## Article
## Begin
ATA vs. VTL, is there a right or wrong answer?

For years customer have been facing problems with backup windows, Recovery Point Objectives (RPO) and Recovery Time Objectives (RTO). The falling cost cost of storage has fueled the use of disk to increase the speed of backups and provide a potential solution to backup window, RPO and RTO issues. Customer today are leveraging the disk based backup solutions to augment their existing tape solutions in an effort to decrease backup time and recovery time as well as prolong investments in aging tape technology. Disk based backup solutions have taken numerous forms, leveraging ATA or LC-FC (low cost fibre channel) is a popular low cost solution that can normally be implemented in conjunction with an enterprise storage consolidation or integrated into an existing storage strategy.
## End
## Given task A
Reproduce the passage of the backup article from "ATA vs. VTL, is" up to and including "existing storage strategy.", word for word.

## Items drawn from a data source
## Begin
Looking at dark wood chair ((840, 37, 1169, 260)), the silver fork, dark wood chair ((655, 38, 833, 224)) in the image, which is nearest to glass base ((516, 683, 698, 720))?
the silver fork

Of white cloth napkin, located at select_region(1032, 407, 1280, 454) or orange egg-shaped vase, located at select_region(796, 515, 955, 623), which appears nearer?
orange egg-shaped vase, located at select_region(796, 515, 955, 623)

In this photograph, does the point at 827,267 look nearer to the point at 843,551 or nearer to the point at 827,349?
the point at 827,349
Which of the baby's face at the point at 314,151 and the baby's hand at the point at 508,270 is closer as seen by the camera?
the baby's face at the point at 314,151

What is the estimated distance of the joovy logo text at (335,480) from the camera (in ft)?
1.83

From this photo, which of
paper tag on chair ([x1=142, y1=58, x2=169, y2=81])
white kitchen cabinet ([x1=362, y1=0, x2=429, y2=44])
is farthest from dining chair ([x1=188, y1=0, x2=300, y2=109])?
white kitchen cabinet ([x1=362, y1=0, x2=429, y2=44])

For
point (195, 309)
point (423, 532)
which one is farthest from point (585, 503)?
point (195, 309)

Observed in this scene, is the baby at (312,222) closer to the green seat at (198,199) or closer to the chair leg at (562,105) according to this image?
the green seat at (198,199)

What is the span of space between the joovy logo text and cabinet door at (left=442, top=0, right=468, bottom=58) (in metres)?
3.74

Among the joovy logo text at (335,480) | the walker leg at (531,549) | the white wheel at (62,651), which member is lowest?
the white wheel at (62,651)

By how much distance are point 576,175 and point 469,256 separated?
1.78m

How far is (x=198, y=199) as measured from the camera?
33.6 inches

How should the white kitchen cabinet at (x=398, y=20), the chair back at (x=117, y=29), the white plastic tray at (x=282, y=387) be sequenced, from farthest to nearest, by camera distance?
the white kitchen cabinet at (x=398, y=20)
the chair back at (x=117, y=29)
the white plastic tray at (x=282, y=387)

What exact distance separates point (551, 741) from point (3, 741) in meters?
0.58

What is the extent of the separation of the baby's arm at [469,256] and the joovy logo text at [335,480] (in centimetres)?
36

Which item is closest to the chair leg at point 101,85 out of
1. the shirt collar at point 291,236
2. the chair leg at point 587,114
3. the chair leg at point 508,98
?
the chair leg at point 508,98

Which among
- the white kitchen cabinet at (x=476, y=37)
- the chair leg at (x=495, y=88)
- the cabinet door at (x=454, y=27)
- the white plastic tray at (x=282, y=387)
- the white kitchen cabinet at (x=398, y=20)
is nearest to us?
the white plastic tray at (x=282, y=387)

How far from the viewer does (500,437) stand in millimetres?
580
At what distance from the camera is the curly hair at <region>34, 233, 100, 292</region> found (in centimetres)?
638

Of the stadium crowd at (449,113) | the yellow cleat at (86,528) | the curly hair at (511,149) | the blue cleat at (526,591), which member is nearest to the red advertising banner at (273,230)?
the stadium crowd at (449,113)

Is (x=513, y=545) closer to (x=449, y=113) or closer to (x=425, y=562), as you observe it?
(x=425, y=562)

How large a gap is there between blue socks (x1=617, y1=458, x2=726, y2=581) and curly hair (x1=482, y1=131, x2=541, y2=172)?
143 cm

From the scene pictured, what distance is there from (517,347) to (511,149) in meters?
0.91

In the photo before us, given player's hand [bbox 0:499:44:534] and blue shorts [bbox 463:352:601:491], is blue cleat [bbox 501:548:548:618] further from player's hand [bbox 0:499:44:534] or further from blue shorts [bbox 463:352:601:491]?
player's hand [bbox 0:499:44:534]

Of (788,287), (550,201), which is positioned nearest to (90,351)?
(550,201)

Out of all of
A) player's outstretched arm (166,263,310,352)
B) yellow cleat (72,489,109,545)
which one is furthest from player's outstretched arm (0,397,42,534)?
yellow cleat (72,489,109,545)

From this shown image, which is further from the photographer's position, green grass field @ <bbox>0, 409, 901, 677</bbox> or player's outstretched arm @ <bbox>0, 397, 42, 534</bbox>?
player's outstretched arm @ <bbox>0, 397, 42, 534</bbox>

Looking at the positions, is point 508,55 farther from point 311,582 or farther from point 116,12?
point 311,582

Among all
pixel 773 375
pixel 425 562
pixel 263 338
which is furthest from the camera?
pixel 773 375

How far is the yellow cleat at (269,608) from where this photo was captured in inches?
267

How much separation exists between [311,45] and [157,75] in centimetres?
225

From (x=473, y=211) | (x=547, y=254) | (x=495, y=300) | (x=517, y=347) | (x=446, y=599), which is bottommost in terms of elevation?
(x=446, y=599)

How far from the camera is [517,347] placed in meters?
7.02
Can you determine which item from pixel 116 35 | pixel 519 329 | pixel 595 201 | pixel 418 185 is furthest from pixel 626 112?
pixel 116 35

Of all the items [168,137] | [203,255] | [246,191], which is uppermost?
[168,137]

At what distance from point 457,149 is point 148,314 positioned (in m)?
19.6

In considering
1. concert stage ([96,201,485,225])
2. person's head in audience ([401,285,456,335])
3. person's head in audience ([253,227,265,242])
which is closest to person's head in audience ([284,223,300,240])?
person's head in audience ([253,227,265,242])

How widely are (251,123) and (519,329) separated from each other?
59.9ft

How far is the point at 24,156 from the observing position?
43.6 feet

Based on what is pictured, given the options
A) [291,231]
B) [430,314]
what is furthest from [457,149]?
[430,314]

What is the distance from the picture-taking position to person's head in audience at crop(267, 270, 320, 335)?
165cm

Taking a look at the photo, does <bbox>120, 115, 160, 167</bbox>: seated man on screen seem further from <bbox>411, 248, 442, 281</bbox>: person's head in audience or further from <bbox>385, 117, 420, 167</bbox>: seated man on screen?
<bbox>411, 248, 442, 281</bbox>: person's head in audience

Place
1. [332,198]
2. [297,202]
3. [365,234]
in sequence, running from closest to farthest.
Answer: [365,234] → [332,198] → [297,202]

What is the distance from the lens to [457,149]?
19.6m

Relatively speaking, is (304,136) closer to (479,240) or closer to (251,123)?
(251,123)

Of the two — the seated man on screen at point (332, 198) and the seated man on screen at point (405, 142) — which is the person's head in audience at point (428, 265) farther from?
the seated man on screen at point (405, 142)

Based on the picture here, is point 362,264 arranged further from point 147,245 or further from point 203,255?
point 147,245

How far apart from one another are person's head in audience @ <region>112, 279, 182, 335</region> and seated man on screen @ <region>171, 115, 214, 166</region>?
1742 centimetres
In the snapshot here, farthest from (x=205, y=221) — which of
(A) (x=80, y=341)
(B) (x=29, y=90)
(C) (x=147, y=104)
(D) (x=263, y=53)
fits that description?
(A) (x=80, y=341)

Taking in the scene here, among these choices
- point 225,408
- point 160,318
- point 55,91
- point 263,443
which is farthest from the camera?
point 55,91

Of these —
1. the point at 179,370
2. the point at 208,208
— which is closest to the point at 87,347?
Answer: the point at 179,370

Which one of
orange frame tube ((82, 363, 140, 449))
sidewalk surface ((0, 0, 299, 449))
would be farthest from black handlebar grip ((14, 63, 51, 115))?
## End
## Given task B
Display each line of the listing that contains the string "silver", treating uppercase and lowercase as different.

## Correct output A
ATA vs. VTL, is there a right or wrong answer?

For years customer have been facing problems with backup windows, Recovery Point Objectives (RPO) and Recovery Time Objectives (RTO). The falling cost cost of storage has fueled the use of disk to increase the speed of backups and provide a potential solution to backup window, RPO and RTO issues. Customer today are leveraging the disk based backup solutions to augment their existing tape solutions in an effort to decrease backup time and recovery time as well as prolong investments in aging tape technology. Disk based backup solutions have taken numerous forms, leveraging ATA or LC-FC (low cost fibre channel) is a popular low cost solution that can normally be implemented in conjunction with an enterprise storage consolidation or integrated into an existing storage strategy.

## Correct output B
Looking at dark wood chair ((840, 37, 1169, 260)), the silver fork, dark wood chair ((655, 38, 833, 224)) in the image, which is nearest to glass base ((516, 683, 698, 720))?
the silver fork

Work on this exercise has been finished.